Il Consiglio di Stato, interrogato da Massimiliano Robbiani, risponde: «Non è ragionevole connotare il fenomeno come prettamente scolastico»
Sullo sfondo un caso alle scuole medie di Gravesano: «La direzione ha segnalato l'accaduto all'autorità competente in materia e le docenti di classe e di sostegno hanno coinvolto gli allievi in un confronto».
Un fenomeno «difficilmente quantificabile» ma, al contempo, «probabilmente in aumento». Lo sfondo è quello di un caso di condivisione di materiale a carattere pedopornografico, tramite le chat WhatsApp di classe, tra alcuni allievi della scuola media di Gravesano, divenuto oggetto di un'interrogazione parlamentare presentata da Massimiliano Robbiani lo scorso 24 ottobre.
Tuttavia, si legge nella risposta da parte del Consiglio di Stato, «non è ragionevole connotare il fenomeno come prettamente scolastico». E questo in virtù del fatto che la maggioranza dei casi affrontati, dalle direzioni e dai docenti, riguardano situazioni che «pur manifestandosi a scuola», non hanno la loro genesi all'interno del contesto scolastico.
Tornando al caso specifico di Gravesano, il deputato leghista - il cui atto era scaturito da una missiva recapitata alle famiglie degli allievi della scuola media in questione lo scorso 20 ottobre, in cui veniva segnalato l'accaduto - chiedeva pure quali fossero le misure messe in campo dal Dipartimento dell'educazione, della cultura e dello sport (DECS) per «contrastare» il fenomeno. E su questo punto, il Consiglio di Stato sottolinea come prima ancora sia importante ricordare che «l'intervento della direzione della scuola non si è limitato alla lettera menzionata dall'interrogante». Infatti, «sul piano legale, la direzione ha segnalato l'accaduto all'autorità competente in materia», ossia la Sezione reati contro l'integrità delle persone. Mentre sul piano educativo, le docenti di classe e di sostegno hanno «coinvolto gli allievi in un confronto». E, non da ultimo, «l'istituto sta valutando come intensificare gli interventi di sensibilizzazione già proposti in sede».

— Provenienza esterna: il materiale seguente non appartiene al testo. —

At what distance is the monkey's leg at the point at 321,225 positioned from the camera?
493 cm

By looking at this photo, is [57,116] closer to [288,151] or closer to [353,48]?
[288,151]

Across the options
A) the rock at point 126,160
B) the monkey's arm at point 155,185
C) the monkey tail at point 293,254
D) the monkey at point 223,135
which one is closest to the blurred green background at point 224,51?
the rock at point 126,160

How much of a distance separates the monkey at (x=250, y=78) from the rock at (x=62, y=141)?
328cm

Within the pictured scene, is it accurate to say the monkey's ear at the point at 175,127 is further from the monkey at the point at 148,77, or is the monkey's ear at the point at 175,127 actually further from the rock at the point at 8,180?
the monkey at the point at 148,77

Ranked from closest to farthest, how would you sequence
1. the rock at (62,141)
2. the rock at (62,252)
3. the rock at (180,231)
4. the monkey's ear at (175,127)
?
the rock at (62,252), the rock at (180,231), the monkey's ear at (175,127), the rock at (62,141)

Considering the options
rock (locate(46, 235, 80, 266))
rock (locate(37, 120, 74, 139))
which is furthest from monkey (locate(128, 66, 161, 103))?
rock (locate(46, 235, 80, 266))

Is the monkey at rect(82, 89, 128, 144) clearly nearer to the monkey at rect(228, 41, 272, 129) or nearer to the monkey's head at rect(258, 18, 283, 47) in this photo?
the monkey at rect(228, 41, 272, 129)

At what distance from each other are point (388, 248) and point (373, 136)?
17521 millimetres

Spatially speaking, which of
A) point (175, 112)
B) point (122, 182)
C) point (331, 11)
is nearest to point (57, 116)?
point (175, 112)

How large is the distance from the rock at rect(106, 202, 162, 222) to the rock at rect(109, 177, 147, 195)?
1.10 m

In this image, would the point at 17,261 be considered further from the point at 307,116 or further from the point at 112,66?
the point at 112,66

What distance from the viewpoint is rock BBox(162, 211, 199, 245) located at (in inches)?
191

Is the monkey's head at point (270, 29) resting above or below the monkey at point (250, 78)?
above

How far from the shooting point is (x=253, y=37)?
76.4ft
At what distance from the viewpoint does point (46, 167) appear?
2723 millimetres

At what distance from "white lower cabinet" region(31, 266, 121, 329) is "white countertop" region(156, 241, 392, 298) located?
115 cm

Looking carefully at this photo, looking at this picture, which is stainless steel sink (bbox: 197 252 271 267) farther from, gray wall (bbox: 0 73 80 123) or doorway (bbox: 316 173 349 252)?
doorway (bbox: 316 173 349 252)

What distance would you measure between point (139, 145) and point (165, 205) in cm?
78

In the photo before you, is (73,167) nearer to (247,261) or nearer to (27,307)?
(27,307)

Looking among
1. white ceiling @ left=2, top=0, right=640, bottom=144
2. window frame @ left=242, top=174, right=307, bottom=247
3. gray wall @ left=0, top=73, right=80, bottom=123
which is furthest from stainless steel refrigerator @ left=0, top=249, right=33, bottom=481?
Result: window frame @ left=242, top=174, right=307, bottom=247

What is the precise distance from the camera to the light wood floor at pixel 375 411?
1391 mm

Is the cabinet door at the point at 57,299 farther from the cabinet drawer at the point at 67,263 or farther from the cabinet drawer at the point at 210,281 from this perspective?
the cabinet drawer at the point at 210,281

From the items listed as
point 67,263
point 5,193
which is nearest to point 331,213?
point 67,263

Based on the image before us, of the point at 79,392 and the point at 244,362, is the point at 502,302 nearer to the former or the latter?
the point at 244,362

E il DECS? L'intervento «è sia normativo che educativo». E si può entrare di più nel dettaglio. «Sul piano della regolamentazione dell’uso dei social media in ambito scolastico, le raccomandazioni introdotte tramite la risoluzione governativa 5659 del 15 dicembre 2015 sono oggetto di un adattamento che andrà a tracciare un contesto d’uso aggiornato e maggiormente restrittivo. Parallelamente, l’inserimento delle disposizioni riguardanti l’utilizzo dei social media nei regolamenti di istituto delle scuole medie è stato portato a termine dalla grande maggioranza delle sedi».
Mentre «sul piano educativo e didattico il DECS propone alle scuole due offerte formative: una dedicata alla comunicazione online e alla condivisione di immagini intime (progetto di teatro forum "Per un pugno di like") e l’altra orientata a sviluppare uno spirito critico nei confronti delle informazioni trasmesse dai media tradizionali e dai social media (progetto "Sarà vero?")». E inoltre «coordina le proposte formative provenienti da associazioni o enti esterni alla scuola. In aggiunta, è utile ricordare che nel quadro del recente perfezionamento del Piano di studio della scuola dell’obbligo ticinese la presenza dell’ambito "tecnologie e media" è stata rafforzata in un’ottica trasversale e, attualmente, un apposito gruppo di lavoro sta definendo degli itinerari didattici specifici per un’educazione all’uso consapevole dei media e delle tecnologie».